Al cañón siguieron una catapulta combinada con ballesta, una carreta para vaqueros, un ariete, la torre de asalto de la Edad Media, un vehículo de observación alemán y un cazatanque -también alemán- sólo por nombrar algunos y sin respetar el orden de aparición.
“Una de las cosas que me molestaba cuando era chico era que los juguetes fueran livianos: se perdía la fantasía. Y tampoco me gustaba que fueran desproporcionados”. Por eso es que todos los objetos que construye guardan -asegura- una relación peso-tamaño cercano a la realidad y, además, funcionan.
EL APRENDIZAJE
¿Por qué vehículos de guerra?, es la pregunta obvia. “No me gusta la guerra pero no se la puede negar. El auto nunca me gustó: tiene un 50 por ciento utilizable y un 50 por ciento de vicio. Entre los juegos de chicos, subirse a un árbol a espiar, hacer una trinchera o ensuciarse correteando por el pasto me parece totalmente saludable. Cuando era chico jugábamos siempre a los vaqueros o a la guerra”.
La información para construir cada pieza sale de libros o del cine. “Lo que se encuentra como fotografía de la guerra está hecha en movimiento: no hay un plano del fotógrafo sobre el vehículo, sino que éste está en movimiento, en acción; o la imagen muestra el dolor o la alegría de la gente, porque la guerra tiene esos dos extremos”.
Haciendo un poco de historia, cuenta que “todos los vehículos que sobrevivieron a la guerra eran, en su mayoría, norteamericanos y canadienses. “Había tal demanda de acero que aquello que sobrevivió se lo llevaron los norteamericanos o los ingleses para sus museos. Lo demás, se volvió a reciclar. Aquellos vehículos, a nivel industrial, eran una obra de arte por su resistencia y su fuerza, además de económicos”.
Hasta el momento lleva construidas unas cien piezas en las cuales invirtió -calcula- unas 150 horas promedio de trabajo.
Fantini considera que “es ilimitado todo lo que se puede aprender a hacer” y que “hay recursos para trabajar con muy poco dinero”. Él lo sabe por experiencia: “cuando era chico, me reunía todos los sábados abajo de un árbol y ahí jugábamos a las bolitas. Eran prácticamente centavos lo que había que gastar y la inversión crecía en amistad, comunicación, creatividad y hasta el conocimiento de las plantas que rodeaban la cancha”.
A los juguetes que fabrica -porque así los define- los usa como terapia. “Los momentos más felices de mi vida fueron cuando terminaba estos vehículos”.

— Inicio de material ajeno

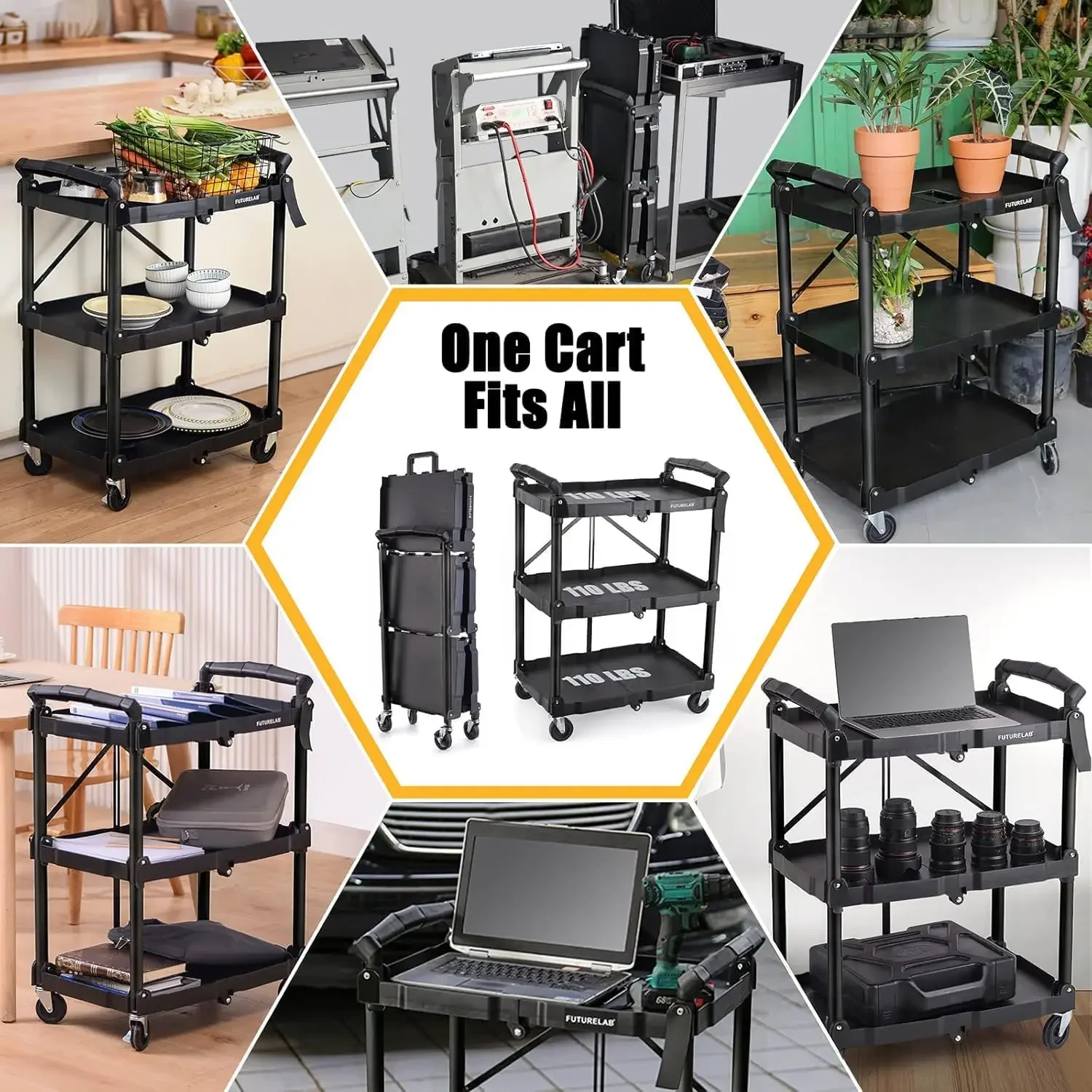 Portable Folding Service Cart - 3 Tier 330LBS Capacity - Rolling Utility Foldable Cart with Wheels for Warehouse Home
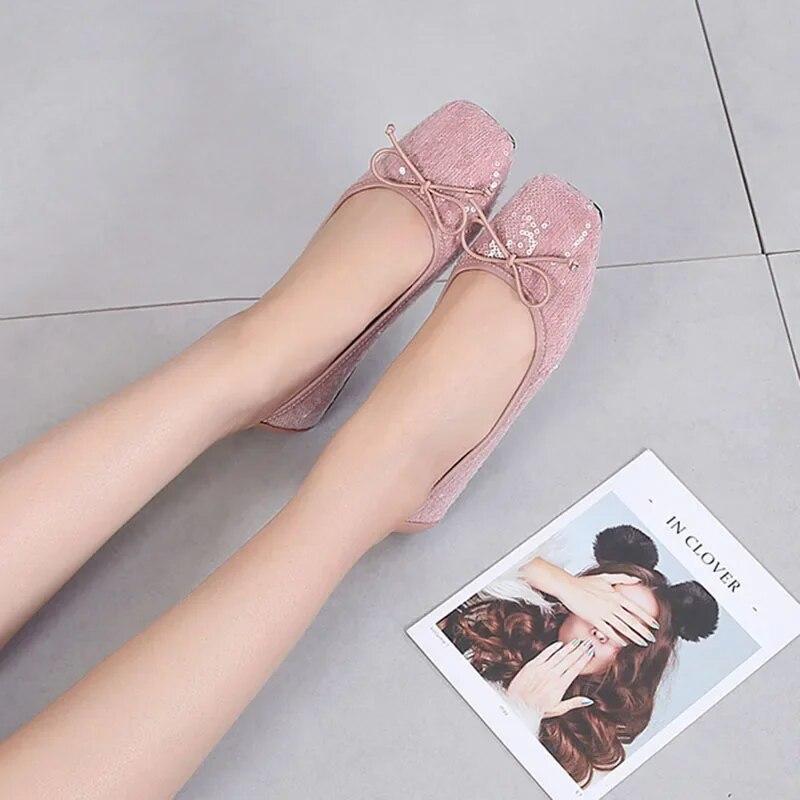 Spring Summer Women Flats Elegant Ladies Flat Shoes Pink Black Plus Size 42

En el momento de concretar esta entrevista, un trozo de metal acababa de tomar -no sin bastante esfuerzo- la forma de lo que sería la caja de un nuevo camión, que irá a engrosar su colección pero también a confirmar su pasión por experimentar con las manos.



Respeto al juego
“Siempre fui ahorrativo así que, cuando era chico, la mitad de lo que me daban para facturas lo guardaba para comprar figuras de legionarios, indios, vaqueros, soldados americanos y alemanes, y todo lo que podía conseguir. Ahora voy a una juguetería y me enloquezco, soy un chico más”, reconoce Osvaldo Fantini, y asegura que cuando ve jugar a su nieta y sus amigos, baja los decibeles al nivel de ellos.
Por eso, reflexiona que “es una falta de respeto a la niñez que los chicos no sepan jugar, y que los padres contagien a sus hijos su propio acelerador”.


Cada pieza demandó un promedio de 150 horas de trabajo.